▶ _Aim of the exercise_
Copy out each line below that contains the word "attached".

▶ _Dataset extract_
::::::

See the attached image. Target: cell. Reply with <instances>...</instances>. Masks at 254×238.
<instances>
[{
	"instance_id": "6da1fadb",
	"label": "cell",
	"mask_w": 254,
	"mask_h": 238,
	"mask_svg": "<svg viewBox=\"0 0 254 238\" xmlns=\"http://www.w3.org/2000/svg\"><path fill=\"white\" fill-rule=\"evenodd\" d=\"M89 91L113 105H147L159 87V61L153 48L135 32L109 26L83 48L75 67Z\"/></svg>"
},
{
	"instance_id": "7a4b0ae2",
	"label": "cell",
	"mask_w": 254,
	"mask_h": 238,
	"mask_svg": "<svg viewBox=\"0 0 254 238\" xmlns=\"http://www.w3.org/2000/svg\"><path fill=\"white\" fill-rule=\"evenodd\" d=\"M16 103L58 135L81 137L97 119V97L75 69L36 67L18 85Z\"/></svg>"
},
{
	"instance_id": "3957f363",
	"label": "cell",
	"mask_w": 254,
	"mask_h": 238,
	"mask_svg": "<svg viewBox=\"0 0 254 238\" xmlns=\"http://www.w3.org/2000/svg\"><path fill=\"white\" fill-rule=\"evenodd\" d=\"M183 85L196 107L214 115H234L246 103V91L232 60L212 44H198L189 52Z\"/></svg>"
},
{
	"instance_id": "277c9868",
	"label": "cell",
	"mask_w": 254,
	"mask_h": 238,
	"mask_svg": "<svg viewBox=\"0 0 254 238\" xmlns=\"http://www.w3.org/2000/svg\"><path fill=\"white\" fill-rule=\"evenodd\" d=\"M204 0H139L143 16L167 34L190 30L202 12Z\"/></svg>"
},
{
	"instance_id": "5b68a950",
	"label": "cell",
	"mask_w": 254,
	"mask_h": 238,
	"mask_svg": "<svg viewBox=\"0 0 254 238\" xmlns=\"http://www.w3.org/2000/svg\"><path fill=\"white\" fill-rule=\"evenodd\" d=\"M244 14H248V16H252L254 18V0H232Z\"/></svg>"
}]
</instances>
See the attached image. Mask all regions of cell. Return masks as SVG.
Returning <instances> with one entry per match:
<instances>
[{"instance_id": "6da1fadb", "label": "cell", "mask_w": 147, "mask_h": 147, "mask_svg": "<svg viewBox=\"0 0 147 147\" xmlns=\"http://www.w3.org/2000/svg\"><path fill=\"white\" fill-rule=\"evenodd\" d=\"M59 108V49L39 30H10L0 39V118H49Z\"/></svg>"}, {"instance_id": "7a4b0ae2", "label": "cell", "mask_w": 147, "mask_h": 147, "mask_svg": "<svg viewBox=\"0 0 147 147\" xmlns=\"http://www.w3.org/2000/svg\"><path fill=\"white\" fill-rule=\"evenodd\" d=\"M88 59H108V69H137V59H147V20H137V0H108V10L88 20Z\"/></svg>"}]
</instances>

::::::

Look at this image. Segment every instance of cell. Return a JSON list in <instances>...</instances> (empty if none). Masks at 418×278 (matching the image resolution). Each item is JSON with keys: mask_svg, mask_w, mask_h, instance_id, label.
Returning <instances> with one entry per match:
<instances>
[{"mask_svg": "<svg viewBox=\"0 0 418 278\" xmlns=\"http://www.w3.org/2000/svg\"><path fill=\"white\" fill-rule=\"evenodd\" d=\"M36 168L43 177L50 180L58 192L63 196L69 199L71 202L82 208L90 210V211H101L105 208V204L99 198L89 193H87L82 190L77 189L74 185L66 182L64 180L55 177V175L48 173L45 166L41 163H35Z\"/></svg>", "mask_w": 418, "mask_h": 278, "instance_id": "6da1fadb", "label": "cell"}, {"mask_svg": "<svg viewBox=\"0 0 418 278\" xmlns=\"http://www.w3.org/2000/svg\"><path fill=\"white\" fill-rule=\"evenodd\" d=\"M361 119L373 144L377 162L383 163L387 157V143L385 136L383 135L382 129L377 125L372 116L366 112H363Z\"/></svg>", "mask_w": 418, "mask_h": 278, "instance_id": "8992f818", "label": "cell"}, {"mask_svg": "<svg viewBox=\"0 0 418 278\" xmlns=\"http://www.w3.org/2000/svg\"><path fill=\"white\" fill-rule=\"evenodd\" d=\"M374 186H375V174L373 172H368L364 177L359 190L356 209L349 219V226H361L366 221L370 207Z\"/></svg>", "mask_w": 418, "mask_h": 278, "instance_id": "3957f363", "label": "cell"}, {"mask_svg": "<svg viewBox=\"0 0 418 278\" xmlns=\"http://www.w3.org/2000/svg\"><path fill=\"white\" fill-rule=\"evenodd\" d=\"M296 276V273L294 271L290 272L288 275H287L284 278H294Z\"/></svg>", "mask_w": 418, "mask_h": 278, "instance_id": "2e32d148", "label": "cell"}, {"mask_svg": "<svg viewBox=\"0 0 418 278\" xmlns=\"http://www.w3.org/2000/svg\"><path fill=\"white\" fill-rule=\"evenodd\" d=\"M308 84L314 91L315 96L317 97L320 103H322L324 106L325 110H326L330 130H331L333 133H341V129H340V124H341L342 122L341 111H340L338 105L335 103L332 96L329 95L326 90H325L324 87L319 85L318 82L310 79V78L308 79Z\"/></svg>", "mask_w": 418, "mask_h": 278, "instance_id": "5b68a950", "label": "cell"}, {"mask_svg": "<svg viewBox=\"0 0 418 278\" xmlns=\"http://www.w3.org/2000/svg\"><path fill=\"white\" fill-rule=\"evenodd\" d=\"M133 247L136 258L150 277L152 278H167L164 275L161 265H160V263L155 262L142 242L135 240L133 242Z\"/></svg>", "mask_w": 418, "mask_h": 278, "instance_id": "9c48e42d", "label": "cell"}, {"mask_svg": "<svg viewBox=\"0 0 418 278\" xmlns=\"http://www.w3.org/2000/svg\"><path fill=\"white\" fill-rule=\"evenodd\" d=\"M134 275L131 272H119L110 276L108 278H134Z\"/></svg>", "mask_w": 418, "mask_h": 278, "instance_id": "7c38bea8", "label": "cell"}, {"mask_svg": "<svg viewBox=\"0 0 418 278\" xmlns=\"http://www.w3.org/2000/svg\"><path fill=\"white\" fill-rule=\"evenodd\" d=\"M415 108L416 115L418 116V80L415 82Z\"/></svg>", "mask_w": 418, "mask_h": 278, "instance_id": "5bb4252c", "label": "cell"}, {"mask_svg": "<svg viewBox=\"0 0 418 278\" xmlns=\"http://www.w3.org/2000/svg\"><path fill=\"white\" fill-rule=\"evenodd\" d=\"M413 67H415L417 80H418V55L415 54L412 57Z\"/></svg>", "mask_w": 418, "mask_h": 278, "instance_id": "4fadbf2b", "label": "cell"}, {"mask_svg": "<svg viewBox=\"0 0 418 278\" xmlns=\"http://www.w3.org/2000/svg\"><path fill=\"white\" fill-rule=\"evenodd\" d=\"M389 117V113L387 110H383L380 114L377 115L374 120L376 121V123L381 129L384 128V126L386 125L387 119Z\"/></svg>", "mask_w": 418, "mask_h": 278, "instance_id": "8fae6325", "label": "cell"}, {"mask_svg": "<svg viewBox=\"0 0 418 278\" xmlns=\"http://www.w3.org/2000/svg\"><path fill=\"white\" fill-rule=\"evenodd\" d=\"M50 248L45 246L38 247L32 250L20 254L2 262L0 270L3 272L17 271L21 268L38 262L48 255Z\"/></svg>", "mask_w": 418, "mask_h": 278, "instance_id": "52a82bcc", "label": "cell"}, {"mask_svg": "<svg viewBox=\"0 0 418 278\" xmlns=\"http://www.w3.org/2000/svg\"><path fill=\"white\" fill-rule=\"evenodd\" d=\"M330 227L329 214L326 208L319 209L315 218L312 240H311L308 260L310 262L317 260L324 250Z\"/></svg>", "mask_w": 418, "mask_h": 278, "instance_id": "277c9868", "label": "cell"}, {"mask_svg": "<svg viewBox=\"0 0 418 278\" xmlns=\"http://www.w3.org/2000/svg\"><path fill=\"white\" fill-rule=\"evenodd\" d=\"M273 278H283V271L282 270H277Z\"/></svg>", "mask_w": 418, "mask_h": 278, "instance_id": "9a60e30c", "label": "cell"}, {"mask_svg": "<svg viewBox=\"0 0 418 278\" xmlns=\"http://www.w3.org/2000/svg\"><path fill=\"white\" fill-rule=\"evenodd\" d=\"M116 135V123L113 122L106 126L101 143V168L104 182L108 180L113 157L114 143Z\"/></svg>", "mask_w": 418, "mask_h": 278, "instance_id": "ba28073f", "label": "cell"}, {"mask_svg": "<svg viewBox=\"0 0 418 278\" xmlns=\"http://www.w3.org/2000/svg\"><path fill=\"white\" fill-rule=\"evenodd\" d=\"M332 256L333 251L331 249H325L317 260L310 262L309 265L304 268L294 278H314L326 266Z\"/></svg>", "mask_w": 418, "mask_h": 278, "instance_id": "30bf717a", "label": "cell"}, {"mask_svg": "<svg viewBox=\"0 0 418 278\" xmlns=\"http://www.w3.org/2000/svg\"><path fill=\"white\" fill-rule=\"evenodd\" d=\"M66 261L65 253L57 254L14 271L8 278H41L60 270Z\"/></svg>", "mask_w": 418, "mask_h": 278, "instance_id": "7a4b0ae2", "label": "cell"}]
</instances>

::::::

▶ _The output_
See the attached image. Target: cell. Reply with <instances>...</instances>. Masks at 254×238.
See the attached image. Mask all regions of cell. Return masks as SVG.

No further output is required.